All of lore.kernel.org
 help / color / mirror / Atom feed
From: Peter Xu <peterx@redhat.com>
To: Vladimir Sementsov-Ogievskiy <vsementsov@yandex-team.ru>
Cc: Steven Sistare <steven.sistare@oracle.com>,
	"Chaney, Ben" <bchaney@akamai.com>,
	Jason Wang <jasowang@redhat.com>,
	"Michael S. Tsirkin" <mst@redhat.com>,
	Stefano Garzarella <sgarzare@redhat.com>,
	Fabiano Rosas <farosas@suse.de>,
	Hamza Khan <hamza.khan@nutanix.com>,
	qemu-devel@nongnu.org
Subject: Re: [RFC V2 0/8] Live update: tap and vhost
Date: Wed, 10 Sep 2025 12:58:00 -0400	[thread overview]

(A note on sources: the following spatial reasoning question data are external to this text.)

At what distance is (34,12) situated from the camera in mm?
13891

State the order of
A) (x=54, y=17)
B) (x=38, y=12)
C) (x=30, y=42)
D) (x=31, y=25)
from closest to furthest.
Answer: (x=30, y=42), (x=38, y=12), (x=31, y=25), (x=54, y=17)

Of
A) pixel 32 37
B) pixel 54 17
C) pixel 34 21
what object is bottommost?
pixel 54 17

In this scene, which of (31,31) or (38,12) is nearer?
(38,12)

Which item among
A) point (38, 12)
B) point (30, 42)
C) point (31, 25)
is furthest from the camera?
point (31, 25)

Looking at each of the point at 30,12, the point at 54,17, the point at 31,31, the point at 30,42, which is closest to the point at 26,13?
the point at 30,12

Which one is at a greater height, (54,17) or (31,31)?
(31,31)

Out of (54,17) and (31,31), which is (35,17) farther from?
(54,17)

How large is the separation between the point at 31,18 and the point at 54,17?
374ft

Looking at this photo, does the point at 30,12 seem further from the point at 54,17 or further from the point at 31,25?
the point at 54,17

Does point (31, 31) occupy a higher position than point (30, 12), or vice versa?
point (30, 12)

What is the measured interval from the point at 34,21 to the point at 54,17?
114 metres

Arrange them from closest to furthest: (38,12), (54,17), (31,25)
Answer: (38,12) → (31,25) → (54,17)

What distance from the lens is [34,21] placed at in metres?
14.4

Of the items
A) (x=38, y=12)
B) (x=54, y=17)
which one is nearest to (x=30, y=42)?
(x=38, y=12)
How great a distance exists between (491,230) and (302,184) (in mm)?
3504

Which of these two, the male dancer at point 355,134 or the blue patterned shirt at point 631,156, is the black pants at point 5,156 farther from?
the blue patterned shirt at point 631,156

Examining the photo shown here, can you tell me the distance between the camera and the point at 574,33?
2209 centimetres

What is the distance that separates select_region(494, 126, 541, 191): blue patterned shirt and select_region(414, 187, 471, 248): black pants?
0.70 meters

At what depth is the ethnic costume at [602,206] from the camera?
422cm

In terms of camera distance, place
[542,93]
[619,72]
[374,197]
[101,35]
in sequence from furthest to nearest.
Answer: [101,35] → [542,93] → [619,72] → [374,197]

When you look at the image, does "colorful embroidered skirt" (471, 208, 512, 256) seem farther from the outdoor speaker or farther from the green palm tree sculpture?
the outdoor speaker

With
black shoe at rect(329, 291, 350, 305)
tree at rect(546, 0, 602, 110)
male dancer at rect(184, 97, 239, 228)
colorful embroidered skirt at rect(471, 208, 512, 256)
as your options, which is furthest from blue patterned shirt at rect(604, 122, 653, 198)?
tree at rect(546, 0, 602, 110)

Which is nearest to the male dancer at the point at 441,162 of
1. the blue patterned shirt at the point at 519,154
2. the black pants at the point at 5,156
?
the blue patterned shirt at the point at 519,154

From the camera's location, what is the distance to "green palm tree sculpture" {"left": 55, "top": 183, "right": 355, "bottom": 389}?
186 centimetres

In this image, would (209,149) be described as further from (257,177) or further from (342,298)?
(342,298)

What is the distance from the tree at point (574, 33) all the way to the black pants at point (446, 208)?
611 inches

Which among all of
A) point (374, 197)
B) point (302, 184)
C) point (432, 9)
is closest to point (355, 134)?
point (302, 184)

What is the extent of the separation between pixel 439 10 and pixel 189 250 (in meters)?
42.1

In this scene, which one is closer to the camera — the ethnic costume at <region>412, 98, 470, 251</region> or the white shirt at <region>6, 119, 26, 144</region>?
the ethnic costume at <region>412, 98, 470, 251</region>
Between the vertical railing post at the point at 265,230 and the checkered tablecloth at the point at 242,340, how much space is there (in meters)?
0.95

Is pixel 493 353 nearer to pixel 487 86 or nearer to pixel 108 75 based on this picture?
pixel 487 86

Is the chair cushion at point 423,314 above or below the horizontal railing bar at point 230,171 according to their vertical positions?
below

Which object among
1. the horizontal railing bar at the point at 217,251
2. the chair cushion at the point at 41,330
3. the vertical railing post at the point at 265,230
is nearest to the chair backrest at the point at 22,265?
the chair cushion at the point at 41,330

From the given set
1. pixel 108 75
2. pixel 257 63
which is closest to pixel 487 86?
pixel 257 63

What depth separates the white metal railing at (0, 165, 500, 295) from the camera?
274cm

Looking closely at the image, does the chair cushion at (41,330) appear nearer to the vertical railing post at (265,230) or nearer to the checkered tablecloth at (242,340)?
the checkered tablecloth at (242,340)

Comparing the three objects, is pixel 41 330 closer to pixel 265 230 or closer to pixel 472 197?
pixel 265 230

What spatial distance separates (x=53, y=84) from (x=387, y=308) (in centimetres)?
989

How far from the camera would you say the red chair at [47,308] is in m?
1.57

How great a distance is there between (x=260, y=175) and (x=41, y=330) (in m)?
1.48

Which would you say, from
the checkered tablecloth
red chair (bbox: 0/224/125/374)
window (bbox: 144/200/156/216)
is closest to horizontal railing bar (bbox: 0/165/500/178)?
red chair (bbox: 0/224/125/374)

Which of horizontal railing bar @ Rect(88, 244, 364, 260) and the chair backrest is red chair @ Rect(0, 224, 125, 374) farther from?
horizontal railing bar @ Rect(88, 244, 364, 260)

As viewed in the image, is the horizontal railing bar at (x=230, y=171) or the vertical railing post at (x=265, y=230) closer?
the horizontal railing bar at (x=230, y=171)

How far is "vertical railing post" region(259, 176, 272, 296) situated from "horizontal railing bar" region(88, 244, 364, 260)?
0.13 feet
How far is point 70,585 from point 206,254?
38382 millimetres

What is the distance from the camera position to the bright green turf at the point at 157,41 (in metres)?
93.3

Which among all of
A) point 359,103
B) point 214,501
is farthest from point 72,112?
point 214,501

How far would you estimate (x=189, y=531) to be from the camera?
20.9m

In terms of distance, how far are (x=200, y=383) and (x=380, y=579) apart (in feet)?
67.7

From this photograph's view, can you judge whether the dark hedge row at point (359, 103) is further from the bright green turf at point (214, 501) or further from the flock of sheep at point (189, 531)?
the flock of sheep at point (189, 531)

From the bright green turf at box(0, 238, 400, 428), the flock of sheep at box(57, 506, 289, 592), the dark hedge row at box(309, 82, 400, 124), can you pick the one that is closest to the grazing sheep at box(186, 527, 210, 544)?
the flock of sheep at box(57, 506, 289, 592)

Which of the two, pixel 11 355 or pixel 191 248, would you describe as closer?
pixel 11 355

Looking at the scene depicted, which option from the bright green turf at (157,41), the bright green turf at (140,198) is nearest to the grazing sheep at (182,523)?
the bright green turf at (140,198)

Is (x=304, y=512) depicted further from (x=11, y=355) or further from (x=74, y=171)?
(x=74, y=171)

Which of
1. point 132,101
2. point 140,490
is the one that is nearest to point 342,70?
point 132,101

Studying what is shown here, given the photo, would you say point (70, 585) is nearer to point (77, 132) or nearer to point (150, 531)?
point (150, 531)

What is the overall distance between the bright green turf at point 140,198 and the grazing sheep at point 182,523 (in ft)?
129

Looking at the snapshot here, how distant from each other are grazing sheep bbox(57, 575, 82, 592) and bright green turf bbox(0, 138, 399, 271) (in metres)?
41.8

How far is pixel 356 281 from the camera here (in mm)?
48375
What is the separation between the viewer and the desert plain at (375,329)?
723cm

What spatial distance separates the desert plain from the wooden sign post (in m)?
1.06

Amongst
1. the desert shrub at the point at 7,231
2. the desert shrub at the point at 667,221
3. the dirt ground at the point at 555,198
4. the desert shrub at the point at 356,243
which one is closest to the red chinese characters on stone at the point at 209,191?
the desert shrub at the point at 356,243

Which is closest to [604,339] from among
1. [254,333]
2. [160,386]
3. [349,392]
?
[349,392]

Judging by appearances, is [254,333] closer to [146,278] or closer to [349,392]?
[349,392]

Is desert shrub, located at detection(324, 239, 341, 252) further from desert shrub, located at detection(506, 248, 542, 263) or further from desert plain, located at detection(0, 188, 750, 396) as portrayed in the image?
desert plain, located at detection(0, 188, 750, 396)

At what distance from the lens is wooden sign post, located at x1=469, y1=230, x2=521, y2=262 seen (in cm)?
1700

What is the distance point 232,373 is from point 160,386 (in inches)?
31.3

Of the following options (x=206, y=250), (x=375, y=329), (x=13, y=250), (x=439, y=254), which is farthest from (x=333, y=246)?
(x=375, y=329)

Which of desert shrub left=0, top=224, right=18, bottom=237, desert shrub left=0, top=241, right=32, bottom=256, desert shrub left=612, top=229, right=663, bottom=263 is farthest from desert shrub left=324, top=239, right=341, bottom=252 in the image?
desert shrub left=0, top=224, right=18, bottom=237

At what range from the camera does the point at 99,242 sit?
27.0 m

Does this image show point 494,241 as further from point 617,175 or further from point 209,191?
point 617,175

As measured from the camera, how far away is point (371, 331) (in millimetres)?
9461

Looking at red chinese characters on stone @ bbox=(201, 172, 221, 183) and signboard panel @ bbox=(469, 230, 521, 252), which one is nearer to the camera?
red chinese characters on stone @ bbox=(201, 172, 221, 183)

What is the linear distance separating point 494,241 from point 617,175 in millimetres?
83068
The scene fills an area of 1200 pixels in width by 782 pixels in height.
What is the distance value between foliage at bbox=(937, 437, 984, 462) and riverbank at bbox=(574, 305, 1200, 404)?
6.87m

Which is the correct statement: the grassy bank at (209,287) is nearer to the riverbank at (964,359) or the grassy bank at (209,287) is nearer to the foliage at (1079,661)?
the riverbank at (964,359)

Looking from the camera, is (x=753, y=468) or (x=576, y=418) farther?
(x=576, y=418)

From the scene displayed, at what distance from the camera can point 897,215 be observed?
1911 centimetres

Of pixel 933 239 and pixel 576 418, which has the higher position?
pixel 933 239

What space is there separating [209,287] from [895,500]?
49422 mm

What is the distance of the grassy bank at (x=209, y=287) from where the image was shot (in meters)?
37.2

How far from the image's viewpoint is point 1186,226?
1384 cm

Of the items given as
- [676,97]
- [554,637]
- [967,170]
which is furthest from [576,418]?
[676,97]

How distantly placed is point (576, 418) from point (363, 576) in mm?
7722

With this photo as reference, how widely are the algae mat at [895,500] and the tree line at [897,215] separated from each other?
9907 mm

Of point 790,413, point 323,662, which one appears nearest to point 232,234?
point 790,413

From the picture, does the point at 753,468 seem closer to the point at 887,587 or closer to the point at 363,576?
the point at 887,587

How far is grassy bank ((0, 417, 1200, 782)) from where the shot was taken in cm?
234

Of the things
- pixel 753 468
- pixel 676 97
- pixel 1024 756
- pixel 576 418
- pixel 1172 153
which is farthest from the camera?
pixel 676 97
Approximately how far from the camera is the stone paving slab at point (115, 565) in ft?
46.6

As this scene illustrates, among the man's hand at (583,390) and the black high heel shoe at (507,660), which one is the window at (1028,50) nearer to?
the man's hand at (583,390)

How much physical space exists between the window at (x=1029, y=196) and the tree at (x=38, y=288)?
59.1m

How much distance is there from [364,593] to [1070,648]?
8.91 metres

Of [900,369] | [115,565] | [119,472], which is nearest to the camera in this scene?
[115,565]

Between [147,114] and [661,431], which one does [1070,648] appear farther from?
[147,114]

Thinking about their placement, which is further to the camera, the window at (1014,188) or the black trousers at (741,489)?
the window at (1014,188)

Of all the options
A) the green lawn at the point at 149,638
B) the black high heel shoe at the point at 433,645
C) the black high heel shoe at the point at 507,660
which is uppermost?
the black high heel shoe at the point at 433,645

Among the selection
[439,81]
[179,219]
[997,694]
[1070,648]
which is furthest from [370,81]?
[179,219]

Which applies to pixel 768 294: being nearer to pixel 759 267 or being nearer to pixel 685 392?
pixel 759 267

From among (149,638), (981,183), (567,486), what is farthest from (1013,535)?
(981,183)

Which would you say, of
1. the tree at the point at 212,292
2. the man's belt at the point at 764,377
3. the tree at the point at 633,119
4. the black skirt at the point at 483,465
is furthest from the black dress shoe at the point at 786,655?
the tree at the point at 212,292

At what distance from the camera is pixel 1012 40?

Message-ID: <aMGuGDnjsfo8wBU-@x1.local> (raw)
In-Reply-To: <b742f0e7-3ee6-4824-9713-b45ba390df1e@yandex-team.ru>

On Wed, Sep 10, 2025 at 12:35:10AM +0300, Vladimir Sementsov-Ogievskiy wrote:
> > > I wished devices could opt-in to provide its own model so that it is
> > > prepared to boot the QEMU without FDs being there and pause itself at that
> > > stage if a load would happen.
> > 
> > So, you suggest to postpone the initialization up to "start" even for "normal start"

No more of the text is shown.